From the facts above, I combine it and come out with my FX Decision model which is based on statistical data to predict a given the market will move in a given direction at a given moment. This is the basic ideas and foundation of my model.


Money Management:
Let’s now look at the money management system.

    1) Establish an Account Recording System:
    Most money management systems tell you that must have a record set aside for the sole purpose of trading in forex market and that this money should not be needed for any other purpose (like paying the rent, petrol, food, etc.). While having money set aside solely for the purpose of trading forex is a concept that I agree with, many forex investors don’t have the luxury of having money that they can set aside for trading forex only purposes. My advice to you is to find an amount that you can afford to lose that would still enable you to live the lifestyle you wish to live without stressing it. In other words, if losing $5,000 over the month will put you in a serious trouble, then find an amount that you could lose and still live your life without too much stress. Nobody is immune to being in the hole, no matter how good of a trader they are. Prior to starting a FX's service, I had traded my way through university my final 3 years. In the first two years, I was never seriously in the hole at any point in the year (I started one year with 5 straight winning weeks and the next year with 3 straight winning weeks) and had won 64% of my trades in forex those first two years. I never imagined that I could have a losing month let alone a losing year. That third year was different, however. I started the year with just one winning week in my first 10 weeks and had a record on my trades. I owed my roommate rent money and tuition was due for the next semester. I had to borrow money from my dad to bail me out (I remember him being pretty pissed off). Due to the many hours of research that I did and my consistent success on my trades in my first 2 years trading, I thought I was immune to losing and I was trading more lots per trade than I could afford, figuring each week was the week that I was going to rake in tones of profits. That year did turn around, as I went break-even. The point here is that I learned that even good traders can get in the hole. Therefore, it is important to know how much you can realistically afford to lose without getting yourself or your family in financial trouble. Once you have come up with that amount, you can consider that to be your maximum bankroll. For those of you that do have money that you can set aside to trade, pick an amount that you wish to invest knowing that it is possible to lose most of that amount. Now that you have established a bankroll, we can move on.
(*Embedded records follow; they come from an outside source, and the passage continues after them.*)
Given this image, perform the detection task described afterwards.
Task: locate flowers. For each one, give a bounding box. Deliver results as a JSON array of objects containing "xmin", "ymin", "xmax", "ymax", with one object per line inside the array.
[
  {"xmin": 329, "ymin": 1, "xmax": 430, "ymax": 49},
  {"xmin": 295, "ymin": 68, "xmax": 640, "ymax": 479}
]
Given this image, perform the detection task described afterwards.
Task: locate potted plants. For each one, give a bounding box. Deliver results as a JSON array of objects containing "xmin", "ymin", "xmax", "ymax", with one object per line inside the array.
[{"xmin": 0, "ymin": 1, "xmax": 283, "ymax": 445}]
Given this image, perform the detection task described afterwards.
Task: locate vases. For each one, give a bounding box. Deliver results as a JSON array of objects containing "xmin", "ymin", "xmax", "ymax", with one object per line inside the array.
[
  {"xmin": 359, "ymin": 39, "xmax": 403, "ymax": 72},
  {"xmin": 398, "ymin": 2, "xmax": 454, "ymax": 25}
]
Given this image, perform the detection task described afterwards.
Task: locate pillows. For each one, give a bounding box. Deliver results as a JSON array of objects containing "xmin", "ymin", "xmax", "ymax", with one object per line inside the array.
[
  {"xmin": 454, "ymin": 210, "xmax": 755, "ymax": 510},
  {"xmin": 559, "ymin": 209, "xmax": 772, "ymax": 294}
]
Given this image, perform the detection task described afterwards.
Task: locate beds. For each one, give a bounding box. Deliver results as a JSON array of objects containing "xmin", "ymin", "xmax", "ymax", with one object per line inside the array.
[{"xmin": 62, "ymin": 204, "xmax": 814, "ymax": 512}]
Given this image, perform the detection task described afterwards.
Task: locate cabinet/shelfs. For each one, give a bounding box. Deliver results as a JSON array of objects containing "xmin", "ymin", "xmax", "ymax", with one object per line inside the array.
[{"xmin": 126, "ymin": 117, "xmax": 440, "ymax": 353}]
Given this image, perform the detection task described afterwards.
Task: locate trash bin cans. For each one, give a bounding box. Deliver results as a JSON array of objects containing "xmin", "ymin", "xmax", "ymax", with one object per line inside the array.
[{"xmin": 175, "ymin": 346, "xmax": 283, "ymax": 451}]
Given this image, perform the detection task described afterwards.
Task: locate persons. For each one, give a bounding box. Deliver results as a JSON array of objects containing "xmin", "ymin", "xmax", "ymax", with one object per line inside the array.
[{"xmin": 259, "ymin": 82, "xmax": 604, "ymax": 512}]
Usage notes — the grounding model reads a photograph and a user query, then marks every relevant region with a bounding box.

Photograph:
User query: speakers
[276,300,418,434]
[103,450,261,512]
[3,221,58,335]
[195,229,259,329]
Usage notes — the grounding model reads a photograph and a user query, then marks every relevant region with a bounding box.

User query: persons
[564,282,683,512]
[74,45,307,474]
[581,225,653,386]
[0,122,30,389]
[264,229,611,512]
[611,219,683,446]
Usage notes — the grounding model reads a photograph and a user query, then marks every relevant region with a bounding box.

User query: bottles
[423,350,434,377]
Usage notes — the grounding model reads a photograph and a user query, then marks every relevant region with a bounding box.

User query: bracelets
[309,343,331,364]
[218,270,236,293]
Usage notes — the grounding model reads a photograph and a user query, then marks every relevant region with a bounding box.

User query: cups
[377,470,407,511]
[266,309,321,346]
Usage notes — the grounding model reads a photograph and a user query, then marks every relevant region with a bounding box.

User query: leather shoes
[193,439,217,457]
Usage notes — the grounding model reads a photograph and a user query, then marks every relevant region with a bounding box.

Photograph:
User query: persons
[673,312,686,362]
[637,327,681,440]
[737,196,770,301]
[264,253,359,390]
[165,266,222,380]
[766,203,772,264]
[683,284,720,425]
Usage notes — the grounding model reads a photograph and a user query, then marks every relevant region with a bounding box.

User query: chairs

    2) Do not bet the farm:
    Once an Account is established, set a realistic expectations on the number of trades that you will make, here I suggested one trade each day. No matter what is the result, profitable trade or losing trade, accept it, as losing is part of trading. And STOP TRADING for that day. I feel better control in that sense. I met a lot of traders who burst their account within few hours or within an hour. How come this can happen? The attitude of human being which do not amid our own failure always think can make a come back by betting more lots and double up. When the first trade is wrong that means we need to figure it out what was going wrong and sit calmly to set for tomorrow trading.

    3) Do not hold a position long:
    I think the more time you spend in the market, the riskier you are. Once the target achieved , I always close my position and plan for the next round.